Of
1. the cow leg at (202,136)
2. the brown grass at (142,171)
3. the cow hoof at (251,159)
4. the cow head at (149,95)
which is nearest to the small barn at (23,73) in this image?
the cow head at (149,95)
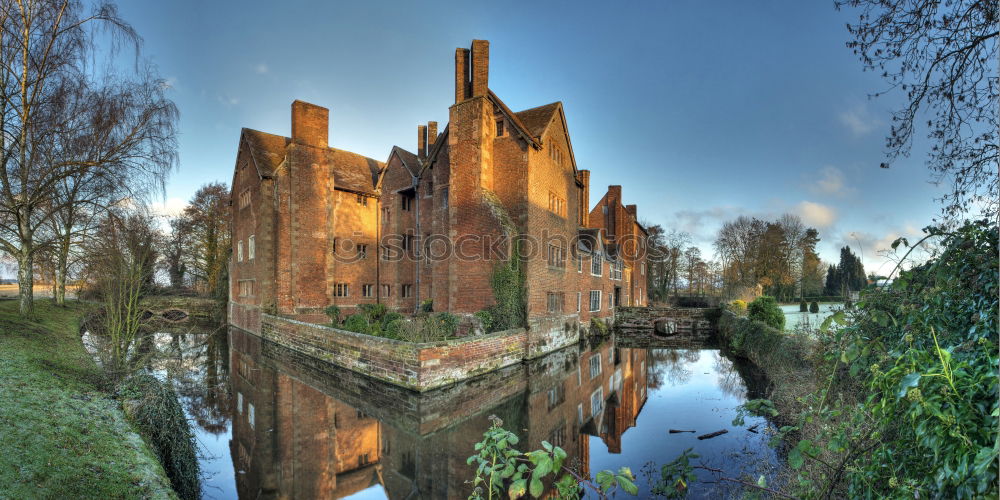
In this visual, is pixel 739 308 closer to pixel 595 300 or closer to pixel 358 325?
pixel 595 300

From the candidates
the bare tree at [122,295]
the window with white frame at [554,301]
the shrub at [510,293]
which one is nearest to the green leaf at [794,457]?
the bare tree at [122,295]

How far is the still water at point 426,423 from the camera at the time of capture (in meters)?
6.99

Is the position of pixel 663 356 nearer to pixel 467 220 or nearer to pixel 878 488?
pixel 467 220

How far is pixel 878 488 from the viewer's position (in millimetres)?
2803

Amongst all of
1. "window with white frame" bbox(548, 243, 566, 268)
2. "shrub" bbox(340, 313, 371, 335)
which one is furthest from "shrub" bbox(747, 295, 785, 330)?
"shrub" bbox(340, 313, 371, 335)

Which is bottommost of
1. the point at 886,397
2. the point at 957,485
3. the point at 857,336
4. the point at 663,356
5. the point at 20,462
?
the point at 663,356

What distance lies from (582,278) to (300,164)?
58.7ft

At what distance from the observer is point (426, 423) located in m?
9.20

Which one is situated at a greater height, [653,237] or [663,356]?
[653,237]

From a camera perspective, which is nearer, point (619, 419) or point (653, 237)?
point (619, 419)

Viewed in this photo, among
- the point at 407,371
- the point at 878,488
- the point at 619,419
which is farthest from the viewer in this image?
the point at 407,371

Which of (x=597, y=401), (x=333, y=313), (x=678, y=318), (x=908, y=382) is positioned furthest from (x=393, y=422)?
(x=678, y=318)

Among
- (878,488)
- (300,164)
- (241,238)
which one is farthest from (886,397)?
(241,238)

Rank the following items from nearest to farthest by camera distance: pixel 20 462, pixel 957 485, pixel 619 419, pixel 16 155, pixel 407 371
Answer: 1. pixel 957 485
2. pixel 20 462
3. pixel 619 419
4. pixel 407 371
5. pixel 16 155
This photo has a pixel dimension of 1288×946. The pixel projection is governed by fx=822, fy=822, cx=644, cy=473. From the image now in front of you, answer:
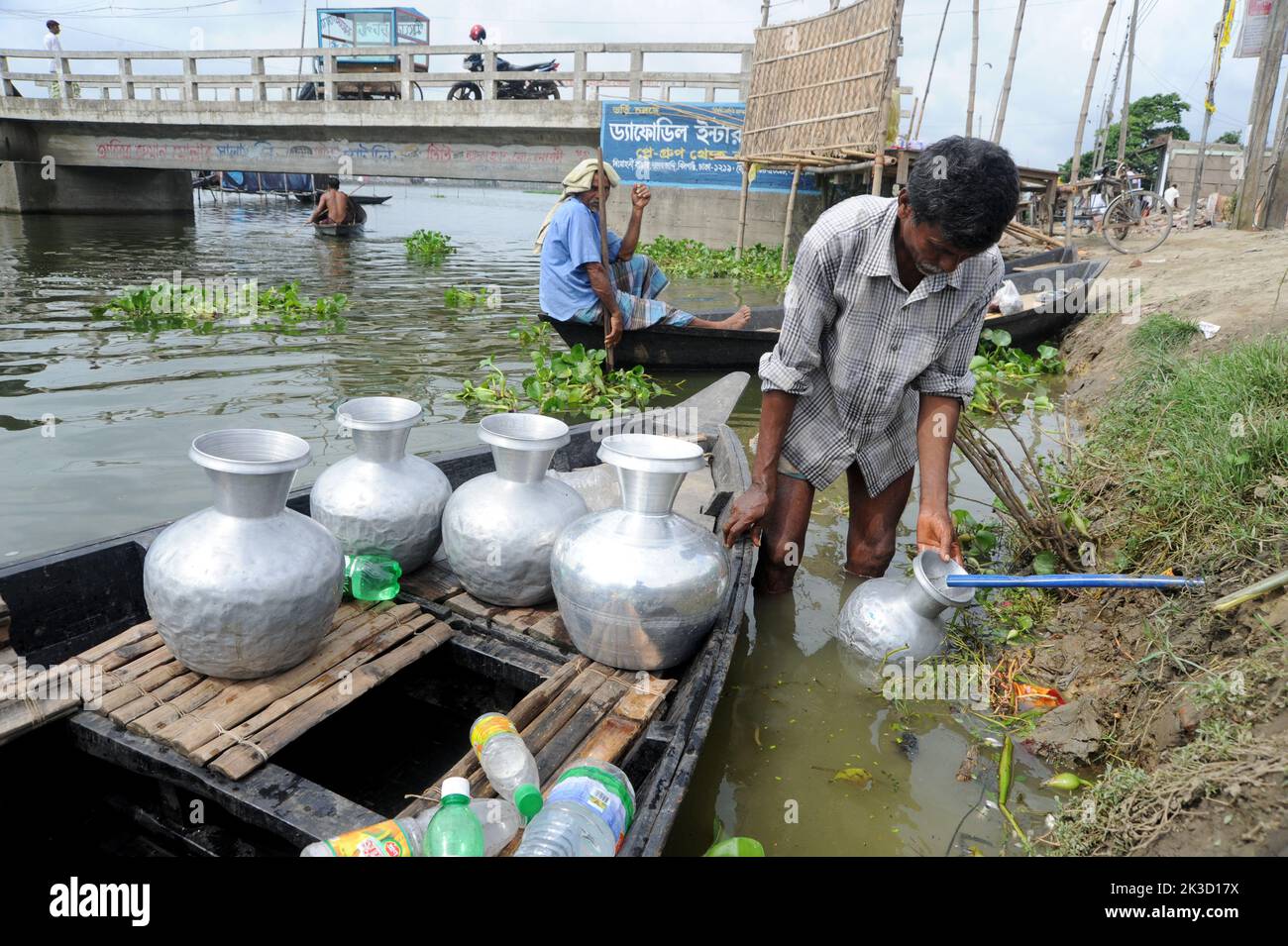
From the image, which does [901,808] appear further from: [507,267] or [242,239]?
[242,239]

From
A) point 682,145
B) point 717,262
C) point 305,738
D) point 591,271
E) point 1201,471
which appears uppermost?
point 682,145

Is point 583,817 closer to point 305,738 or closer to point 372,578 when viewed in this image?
point 305,738

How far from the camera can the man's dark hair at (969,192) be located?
225cm

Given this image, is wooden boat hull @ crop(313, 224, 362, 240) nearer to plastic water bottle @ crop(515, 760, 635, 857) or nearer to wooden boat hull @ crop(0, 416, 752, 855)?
wooden boat hull @ crop(0, 416, 752, 855)

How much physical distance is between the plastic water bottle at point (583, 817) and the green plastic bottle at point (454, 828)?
0.10 meters

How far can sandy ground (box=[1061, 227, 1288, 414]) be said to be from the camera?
5755mm

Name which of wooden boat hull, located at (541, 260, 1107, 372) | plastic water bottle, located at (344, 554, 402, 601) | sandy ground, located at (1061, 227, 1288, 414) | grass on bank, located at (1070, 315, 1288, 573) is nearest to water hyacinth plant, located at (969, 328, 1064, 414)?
sandy ground, located at (1061, 227, 1288, 414)

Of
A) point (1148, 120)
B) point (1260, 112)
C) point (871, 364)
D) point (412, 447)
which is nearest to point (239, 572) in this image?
point (871, 364)

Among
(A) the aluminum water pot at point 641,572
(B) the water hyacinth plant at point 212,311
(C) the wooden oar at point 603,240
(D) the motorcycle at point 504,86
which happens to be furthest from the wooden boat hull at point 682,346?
(D) the motorcycle at point 504,86

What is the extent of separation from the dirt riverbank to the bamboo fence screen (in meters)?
6.93

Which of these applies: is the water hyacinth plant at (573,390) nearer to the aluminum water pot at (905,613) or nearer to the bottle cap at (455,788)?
the aluminum water pot at (905,613)

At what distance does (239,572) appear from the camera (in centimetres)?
196

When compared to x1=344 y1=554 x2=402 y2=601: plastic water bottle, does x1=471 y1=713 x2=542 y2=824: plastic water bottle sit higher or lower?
lower

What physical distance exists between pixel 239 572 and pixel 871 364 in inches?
87.1
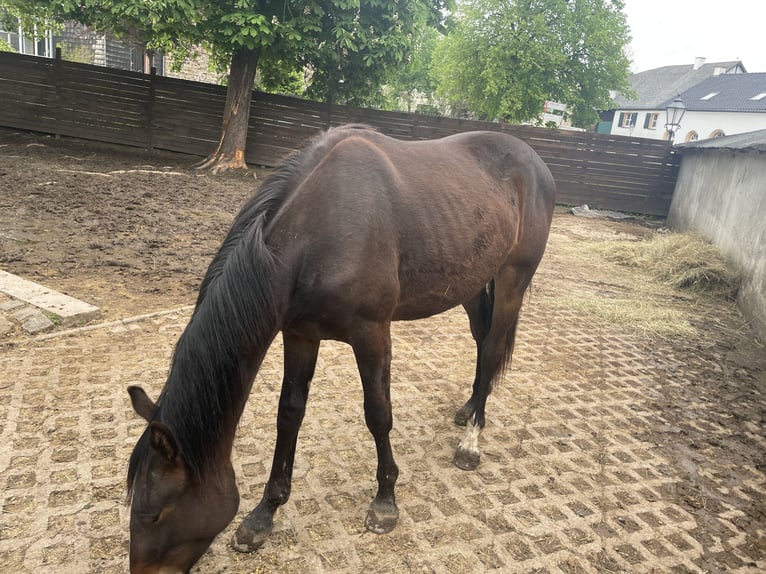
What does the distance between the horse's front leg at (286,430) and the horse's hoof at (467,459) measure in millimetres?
1041

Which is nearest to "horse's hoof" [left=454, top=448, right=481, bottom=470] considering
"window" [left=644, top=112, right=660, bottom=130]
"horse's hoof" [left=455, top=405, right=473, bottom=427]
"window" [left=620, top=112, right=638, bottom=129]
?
"horse's hoof" [left=455, top=405, right=473, bottom=427]

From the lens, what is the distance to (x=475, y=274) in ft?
8.99

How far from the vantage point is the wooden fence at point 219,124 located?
12867mm

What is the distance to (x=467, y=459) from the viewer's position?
9.64 ft

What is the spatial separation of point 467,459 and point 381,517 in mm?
739

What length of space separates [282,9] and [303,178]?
33.9 feet

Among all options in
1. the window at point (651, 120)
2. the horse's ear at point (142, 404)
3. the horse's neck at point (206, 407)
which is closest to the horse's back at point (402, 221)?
the horse's neck at point (206, 407)

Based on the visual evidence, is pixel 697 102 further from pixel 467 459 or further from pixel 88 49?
pixel 467 459

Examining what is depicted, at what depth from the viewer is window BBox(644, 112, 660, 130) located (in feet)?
142

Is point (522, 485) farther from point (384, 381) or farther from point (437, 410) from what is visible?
point (384, 381)

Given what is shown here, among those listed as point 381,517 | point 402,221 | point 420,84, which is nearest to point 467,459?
point 381,517

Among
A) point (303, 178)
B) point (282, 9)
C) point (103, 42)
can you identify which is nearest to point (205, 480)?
point (303, 178)

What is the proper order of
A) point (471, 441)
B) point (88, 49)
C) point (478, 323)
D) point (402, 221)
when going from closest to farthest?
point (402, 221), point (471, 441), point (478, 323), point (88, 49)

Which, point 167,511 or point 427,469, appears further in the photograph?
point 427,469
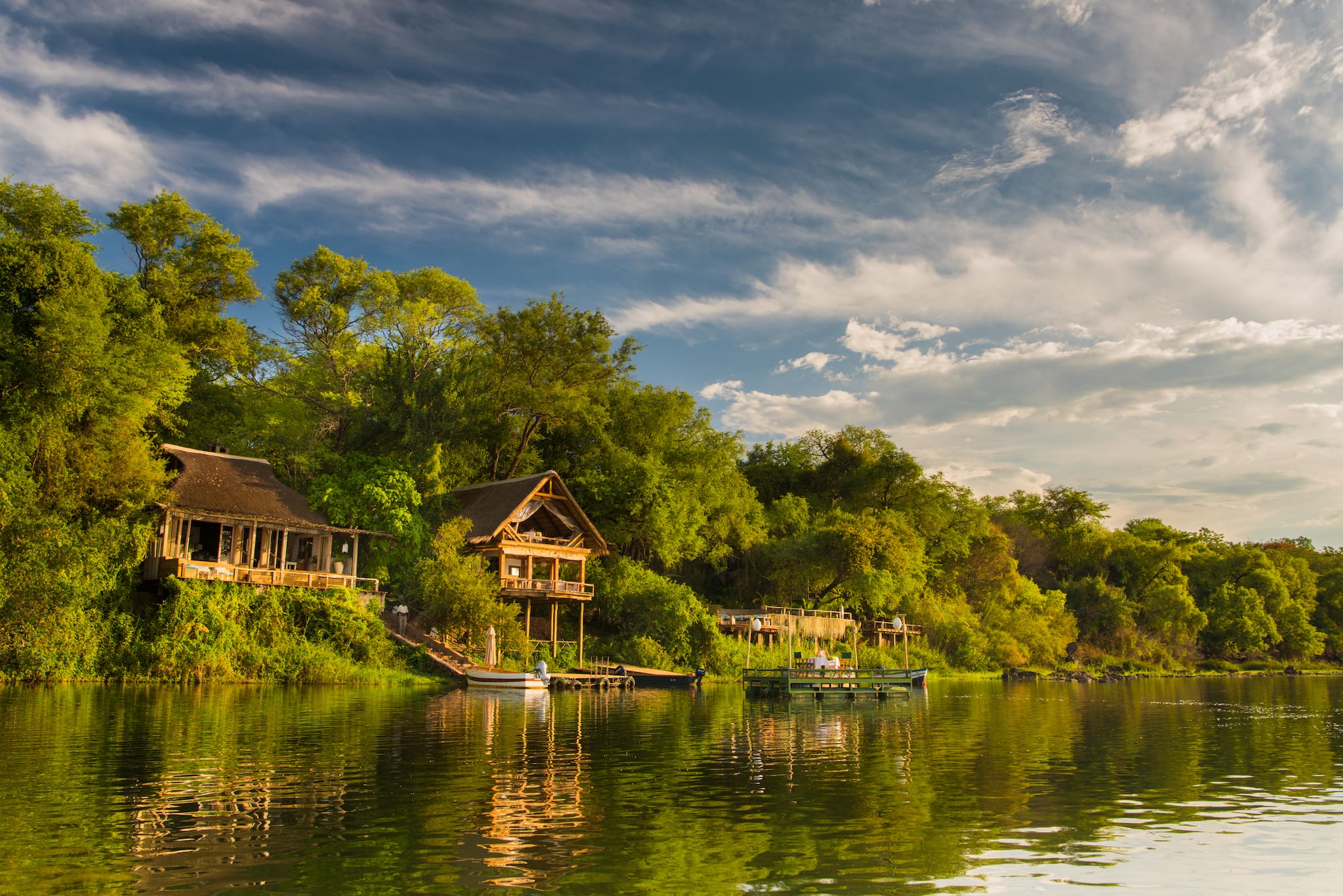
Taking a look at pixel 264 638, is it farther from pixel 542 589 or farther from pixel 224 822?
pixel 224 822

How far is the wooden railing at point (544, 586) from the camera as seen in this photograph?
134 ft

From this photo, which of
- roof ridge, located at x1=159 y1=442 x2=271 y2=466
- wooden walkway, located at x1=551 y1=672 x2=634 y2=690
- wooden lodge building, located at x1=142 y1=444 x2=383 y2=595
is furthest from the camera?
wooden walkway, located at x1=551 y1=672 x2=634 y2=690

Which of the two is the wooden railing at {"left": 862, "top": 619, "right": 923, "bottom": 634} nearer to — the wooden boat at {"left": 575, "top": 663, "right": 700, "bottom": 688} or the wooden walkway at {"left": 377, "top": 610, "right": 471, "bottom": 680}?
the wooden boat at {"left": 575, "top": 663, "right": 700, "bottom": 688}

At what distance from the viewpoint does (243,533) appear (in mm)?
37438

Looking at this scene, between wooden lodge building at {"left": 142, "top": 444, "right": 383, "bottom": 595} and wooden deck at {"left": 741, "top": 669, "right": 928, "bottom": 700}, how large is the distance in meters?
15.4

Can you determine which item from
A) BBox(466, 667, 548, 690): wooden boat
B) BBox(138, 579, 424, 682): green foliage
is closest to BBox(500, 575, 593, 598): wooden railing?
BBox(138, 579, 424, 682): green foliage

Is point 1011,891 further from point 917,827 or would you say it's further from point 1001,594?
point 1001,594

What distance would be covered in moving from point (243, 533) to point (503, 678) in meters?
12.4

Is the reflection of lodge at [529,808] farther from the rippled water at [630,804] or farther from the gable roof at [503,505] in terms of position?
the gable roof at [503,505]

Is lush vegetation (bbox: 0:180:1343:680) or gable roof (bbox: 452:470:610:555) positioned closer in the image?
lush vegetation (bbox: 0:180:1343:680)

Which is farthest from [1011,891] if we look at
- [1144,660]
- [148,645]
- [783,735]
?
[1144,660]

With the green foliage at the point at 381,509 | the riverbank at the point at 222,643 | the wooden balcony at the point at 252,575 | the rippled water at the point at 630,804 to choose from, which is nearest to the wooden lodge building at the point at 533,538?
the green foliage at the point at 381,509

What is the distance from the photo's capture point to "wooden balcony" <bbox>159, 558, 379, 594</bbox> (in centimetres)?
3262

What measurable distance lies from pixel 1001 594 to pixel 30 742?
209 ft
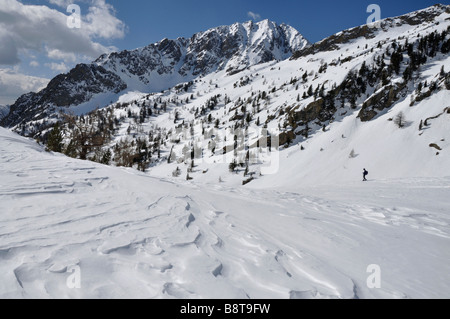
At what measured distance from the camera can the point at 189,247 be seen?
3.20 metres

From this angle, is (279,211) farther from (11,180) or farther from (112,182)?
(11,180)

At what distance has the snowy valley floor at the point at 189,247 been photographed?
2281 millimetres

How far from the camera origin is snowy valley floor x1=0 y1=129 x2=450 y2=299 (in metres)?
2.28

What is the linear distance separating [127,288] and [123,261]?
509 millimetres

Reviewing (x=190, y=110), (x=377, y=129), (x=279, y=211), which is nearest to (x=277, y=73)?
(x=190, y=110)
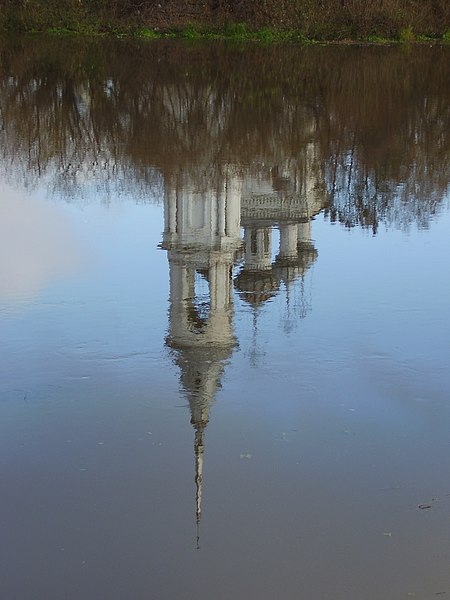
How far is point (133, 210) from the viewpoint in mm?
16812

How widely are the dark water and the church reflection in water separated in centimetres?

....

**GIVEN INSTRUCTION**: Could you output the material again, starting at the line that contains "At what distance has" and continuing through its final line, copying each line unchanged? Leave the pictures out of your answer.

**COMPLETE RESPONSE**:
At what distance has the snowy valley floor at the point at 189,247 been photographed?
2281 millimetres

How far from the camera origin is snowy valley floor x1=0 y1=129 x2=450 y2=299 (in metres)?
2.28

What is the linear distance separating [127,288] and [123,261]?
509 millimetres

Reviewing (x=190, y=110), (x=377, y=129), (x=279, y=211), which is nearest to (x=277, y=73)?
(x=190, y=110)
How far is point (133, 210) from the viewpoint in mm?
16812

How widely are the dark water and the church reflection in water separated in centimetres?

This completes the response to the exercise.